### Entries ###

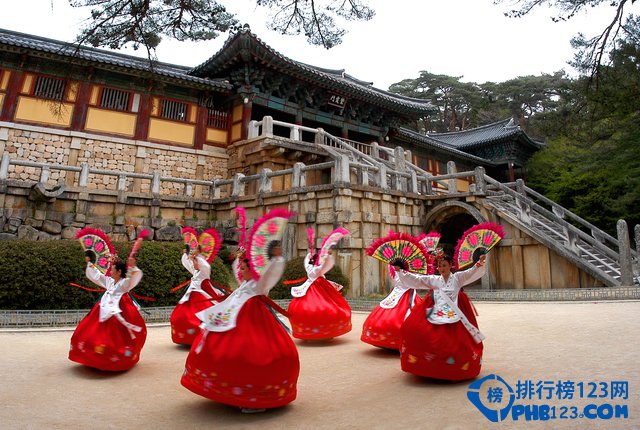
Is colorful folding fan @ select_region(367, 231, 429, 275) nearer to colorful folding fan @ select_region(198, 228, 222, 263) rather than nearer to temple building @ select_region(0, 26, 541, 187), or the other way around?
colorful folding fan @ select_region(198, 228, 222, 263)

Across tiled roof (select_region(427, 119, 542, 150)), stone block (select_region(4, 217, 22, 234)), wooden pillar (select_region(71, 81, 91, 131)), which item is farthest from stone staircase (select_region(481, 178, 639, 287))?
tiled roof (select_region(427, 119, 542, 150))

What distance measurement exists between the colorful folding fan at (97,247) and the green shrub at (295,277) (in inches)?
217

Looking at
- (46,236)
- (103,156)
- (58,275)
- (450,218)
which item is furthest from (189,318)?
(103,156)

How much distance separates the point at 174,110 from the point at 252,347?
1415 centimetres

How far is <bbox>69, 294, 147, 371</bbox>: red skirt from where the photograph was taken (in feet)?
13.1

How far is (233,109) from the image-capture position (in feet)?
53.2

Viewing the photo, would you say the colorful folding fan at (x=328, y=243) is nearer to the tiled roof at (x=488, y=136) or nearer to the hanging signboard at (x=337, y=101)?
the hanging signboard at (x=337, y=101)

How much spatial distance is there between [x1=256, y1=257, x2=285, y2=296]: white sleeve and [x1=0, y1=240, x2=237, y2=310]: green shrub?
5871 mm

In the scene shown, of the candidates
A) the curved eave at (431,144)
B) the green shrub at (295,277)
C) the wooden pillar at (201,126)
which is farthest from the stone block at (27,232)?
the curved eave at (431,144)

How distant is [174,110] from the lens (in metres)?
15.1

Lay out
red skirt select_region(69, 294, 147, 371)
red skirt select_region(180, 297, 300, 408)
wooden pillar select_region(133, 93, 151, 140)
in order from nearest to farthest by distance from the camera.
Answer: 1. red skirt select_region(180, 297, 300, 408)
2. red skirt select_region(69, 294, 147, 371)
3. wooden pillar select_region(133, 93, 151, 140)

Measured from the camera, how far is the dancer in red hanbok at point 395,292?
13.5 feet

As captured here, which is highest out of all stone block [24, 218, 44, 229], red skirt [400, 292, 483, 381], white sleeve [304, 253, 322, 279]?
stone block [24, 218, 44, 229]

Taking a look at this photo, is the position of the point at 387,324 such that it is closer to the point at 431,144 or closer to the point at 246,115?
the point at 246,115
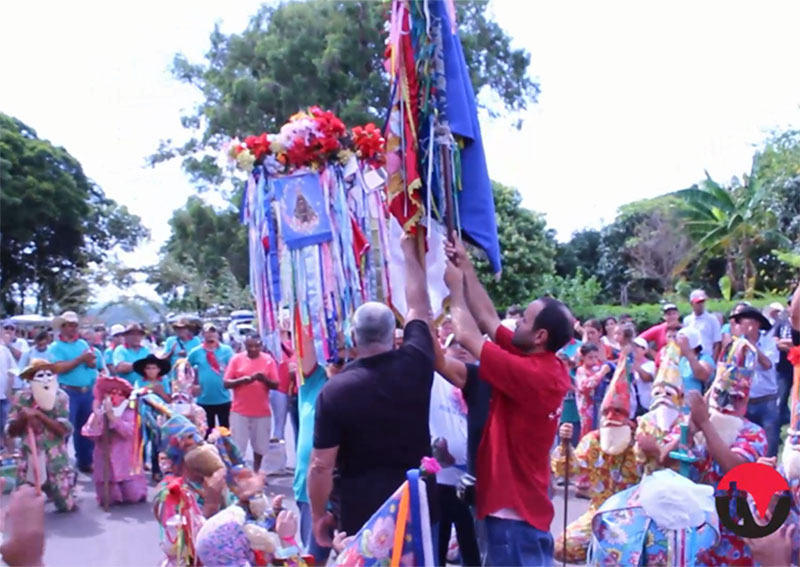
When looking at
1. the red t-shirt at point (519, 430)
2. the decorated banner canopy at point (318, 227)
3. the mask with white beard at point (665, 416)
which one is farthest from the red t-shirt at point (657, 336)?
the red t-shirt at point (519, 430)

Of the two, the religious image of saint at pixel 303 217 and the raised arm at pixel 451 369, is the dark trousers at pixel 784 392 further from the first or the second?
the raised arm at pixel 451 369

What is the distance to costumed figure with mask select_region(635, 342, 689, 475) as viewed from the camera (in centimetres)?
482

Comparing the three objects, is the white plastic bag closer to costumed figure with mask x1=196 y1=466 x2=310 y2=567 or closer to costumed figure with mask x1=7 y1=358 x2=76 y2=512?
costumed figure with mask x1=196 y1=466 x2=310 y2=567

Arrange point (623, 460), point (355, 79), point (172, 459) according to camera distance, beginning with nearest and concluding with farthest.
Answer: point (172, 459) → point (623, 460) → point (355, 79)

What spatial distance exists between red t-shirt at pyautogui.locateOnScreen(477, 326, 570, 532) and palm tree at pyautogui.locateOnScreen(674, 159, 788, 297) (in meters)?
22.2

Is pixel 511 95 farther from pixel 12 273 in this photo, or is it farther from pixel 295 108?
pixel 12 273

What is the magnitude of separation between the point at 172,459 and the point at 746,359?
3.34 meters

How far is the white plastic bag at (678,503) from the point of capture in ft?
11.6

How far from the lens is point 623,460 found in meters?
6.25

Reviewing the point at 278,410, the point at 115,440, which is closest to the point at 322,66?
the point at 278,410

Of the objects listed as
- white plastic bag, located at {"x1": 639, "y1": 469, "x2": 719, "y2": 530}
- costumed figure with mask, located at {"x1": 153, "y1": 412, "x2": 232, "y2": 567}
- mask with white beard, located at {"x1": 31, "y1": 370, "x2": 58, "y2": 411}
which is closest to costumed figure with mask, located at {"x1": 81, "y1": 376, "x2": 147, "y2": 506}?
mask with white beard, located at {"x1": 31, "y1": 370, "x2": 58, "y2": 411}

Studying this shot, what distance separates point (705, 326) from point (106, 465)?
6.73 metres

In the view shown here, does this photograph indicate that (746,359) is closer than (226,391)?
→ Yes

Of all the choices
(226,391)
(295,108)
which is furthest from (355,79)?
(226,391)
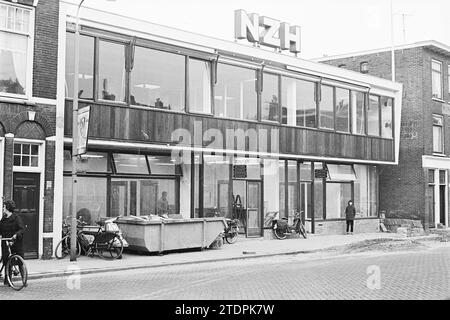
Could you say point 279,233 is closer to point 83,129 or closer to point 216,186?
point 216,186

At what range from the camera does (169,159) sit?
875 inches

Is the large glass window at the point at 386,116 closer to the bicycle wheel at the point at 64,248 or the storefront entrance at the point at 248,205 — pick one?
the storefront entrance at the point at 248,205

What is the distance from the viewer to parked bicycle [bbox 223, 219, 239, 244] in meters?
22.8

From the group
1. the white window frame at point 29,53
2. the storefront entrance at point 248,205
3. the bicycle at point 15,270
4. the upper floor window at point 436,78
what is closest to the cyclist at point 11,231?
the bicycle at point 15,270

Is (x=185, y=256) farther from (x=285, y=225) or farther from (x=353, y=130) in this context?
(x=353, y=130)

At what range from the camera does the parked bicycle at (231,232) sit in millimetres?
22817

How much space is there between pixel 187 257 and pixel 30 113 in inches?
254

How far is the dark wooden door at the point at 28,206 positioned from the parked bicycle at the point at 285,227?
36.5ft

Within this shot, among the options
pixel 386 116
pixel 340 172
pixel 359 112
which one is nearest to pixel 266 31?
pixel 359 112

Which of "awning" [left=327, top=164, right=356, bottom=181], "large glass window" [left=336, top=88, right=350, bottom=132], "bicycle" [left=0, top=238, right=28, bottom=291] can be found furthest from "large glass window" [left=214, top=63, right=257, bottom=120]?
"bicycle" [left=0, top=238, right=28, bottom=291]

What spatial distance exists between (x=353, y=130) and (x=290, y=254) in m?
11.8

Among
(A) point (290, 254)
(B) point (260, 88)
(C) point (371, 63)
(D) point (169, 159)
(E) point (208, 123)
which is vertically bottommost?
(A) point (290, 254)

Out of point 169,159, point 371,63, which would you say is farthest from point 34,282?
point 371,63
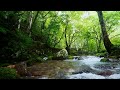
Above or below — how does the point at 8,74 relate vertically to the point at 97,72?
above

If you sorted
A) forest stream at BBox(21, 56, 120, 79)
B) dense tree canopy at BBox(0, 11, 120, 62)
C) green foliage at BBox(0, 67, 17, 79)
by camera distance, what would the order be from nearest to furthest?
1. green foliage at BBox(0, 67, 17, 79)
2. forest stream at BBox(21, 56, 120, 79)
3. dense tree canopy at BBox(0, 11, 120, 62)

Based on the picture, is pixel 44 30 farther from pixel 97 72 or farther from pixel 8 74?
pixel 8 74

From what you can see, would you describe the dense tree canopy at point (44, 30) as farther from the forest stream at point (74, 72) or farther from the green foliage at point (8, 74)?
the green foliage at point (8, 74)

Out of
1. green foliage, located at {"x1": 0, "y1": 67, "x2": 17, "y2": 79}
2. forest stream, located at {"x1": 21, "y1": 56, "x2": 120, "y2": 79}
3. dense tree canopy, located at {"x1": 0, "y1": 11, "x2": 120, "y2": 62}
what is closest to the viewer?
green foliage, located at {"x1": 0, "y1": 67, "x2": 17, "y2": 79}

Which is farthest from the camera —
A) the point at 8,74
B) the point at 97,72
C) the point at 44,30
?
the point at 44,30

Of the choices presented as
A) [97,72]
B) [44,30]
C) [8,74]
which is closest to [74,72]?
[97,72]

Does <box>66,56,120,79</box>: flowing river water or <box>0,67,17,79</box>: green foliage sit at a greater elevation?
<box>0,67,17,79</box>: green foliage

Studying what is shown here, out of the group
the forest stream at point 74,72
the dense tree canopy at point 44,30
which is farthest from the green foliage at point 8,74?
the dense tree canopy at point 44,30

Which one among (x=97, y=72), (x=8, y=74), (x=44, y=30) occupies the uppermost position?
(x=44, y=30)

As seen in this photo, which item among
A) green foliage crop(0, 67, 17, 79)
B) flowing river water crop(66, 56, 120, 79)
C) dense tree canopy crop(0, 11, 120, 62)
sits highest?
dense tree canopy crop(0, 11, 120, 62)

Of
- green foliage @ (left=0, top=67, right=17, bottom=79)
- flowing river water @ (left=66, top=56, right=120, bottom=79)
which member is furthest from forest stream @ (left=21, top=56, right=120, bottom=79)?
green foliage @ (left=0, top=67, right=17, bottom=79)

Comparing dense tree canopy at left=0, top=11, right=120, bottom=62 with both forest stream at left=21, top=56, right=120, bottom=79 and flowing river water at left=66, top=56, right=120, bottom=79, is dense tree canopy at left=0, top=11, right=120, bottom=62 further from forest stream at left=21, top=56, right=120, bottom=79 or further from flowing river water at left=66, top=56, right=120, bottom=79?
flowing river water at left=66, top=56, right=120, bottom=79

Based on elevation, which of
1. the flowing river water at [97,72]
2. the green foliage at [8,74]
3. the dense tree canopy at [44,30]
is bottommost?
the flowing river water at [97,72]
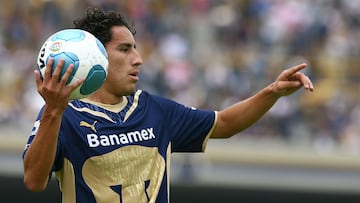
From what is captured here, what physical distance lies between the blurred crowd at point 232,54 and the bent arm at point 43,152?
26.9 feet

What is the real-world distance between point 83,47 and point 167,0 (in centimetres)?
1124

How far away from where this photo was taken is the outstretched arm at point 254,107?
5988mm

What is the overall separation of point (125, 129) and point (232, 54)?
8808 millimetres

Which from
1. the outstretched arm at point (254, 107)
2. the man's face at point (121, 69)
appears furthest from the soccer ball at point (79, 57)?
the outstretched arm at point (254, 107)

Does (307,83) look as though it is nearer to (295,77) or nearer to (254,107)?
(295,77)

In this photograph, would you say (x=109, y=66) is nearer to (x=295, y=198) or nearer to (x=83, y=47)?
(x=83, y=47)

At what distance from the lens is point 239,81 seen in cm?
1412

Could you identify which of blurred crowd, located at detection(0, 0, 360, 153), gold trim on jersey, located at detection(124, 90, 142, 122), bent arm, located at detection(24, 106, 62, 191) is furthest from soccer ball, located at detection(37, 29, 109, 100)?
blurred crowd, located at detection(0, 0, 360, 153)

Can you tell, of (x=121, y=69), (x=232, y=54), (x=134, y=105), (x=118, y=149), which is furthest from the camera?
(x=232, y=54)

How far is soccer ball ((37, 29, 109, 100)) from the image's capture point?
5121 mm

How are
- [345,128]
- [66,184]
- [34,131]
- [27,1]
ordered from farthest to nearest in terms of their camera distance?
[27,1] → [345,128] → [66,184] → [34,131]

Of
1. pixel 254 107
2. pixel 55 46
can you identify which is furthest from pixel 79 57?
pixel 254 107

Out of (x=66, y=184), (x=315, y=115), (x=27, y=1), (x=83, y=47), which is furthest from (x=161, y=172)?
(x=27, y=1)

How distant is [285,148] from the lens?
1298 cm
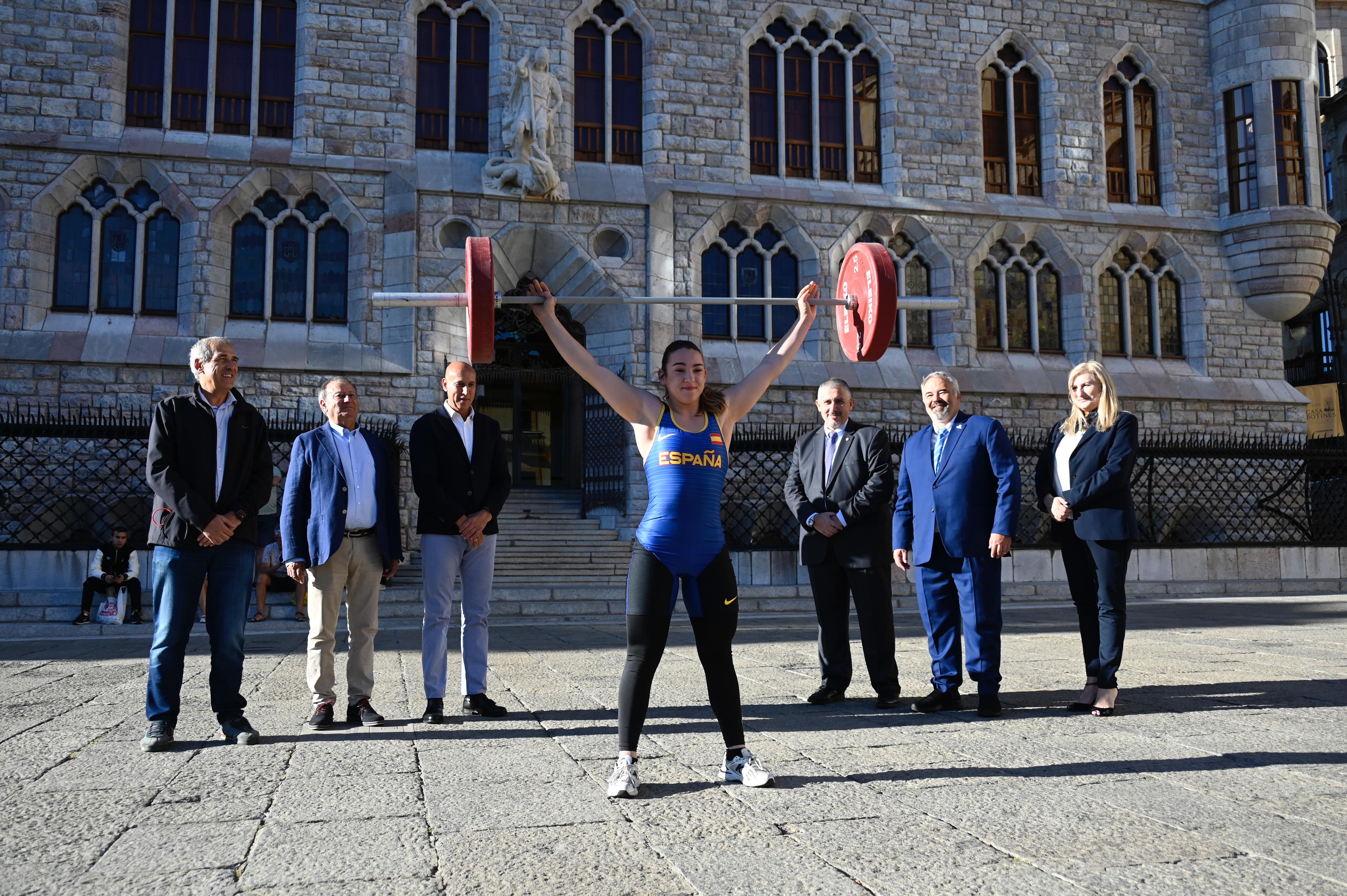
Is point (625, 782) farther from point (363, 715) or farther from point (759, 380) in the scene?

###

■ Problem to work on ■
No pictures belong in the copy; quote exactly the lines from the line containing "From what is" through the final line of the material, both ends included.

■ Finished answer ■
From what is captured here, what physical distance lies between the blurred crowd at point 232,54 and the bent arm at point 43,152?
26.9 feet

What is the real-world distance between point 83,47 and point 167,0 (in centimetres)?
1124

How far away from where this photo was taken is the outstretched arm at point 254,107?
5988mm

What is the overall separation of point (125, 129) and point (232, 54)?
8808 millimetres

Which from
1. the outstretched arm at point (254, 107)
2. the man's face at point (121, 69)
appears furthest from the soccer ball at point (79, 57)?
the outstretched arm at point (254, 107)

Does (307,83) look as though it is nearer to (295,77) or nearer to (254,107)?
(295,77)

In this photograph, would you say (x=109, y=66) is nearer to (x=295, y=198) or nearer to (x=83, y=47)?
(x=83, y=47)

At what distance from the lens is point 239,81 seen in cm?
1412

Could you identify which of blurred crowd, located at detection(0, 0, 360, 153), gold trim on jersey, located at detection(124, 90, 142, 122), bent arm, located at detection(24, 106, 62, 191) is furthest from soccer ball, located at detection(37, 29, 109, 100)?
blurred crowd, located at detection(0, 0, 360, 153)

Can you tell, of (x=121, y=69), (x=232, y=54), (x=134, y=105), (x=118, y=149), which is furthest from the camera?
(x=232, y=54)

How far is soccer ball ((37, 29, 109, 100)) from the image's capture point?
5121 mm

How are
- [345,128]
- [66,184]
- [34,131]
- [27,1]
ordered from farthest to nearest in terms of their camera distance?
[27,1] → [345,128] → [66,184] → [34,131]

Of
1. pixel 254 107
2. pixel 55 46
can you identify which is furthest from pixel 79 57?
pixel 254 107

Out of (x=66, y=184), (x=315, y=115), (x=27, y=1), (x=83, y=47), which is furthest from (x=161, y=172)?
(x=27, y=1)

How distant is [285,148] from the lens?
1298 cm
Is point (625, 782) farther from point (363, 715) or farther from point (759, 380) in the scene?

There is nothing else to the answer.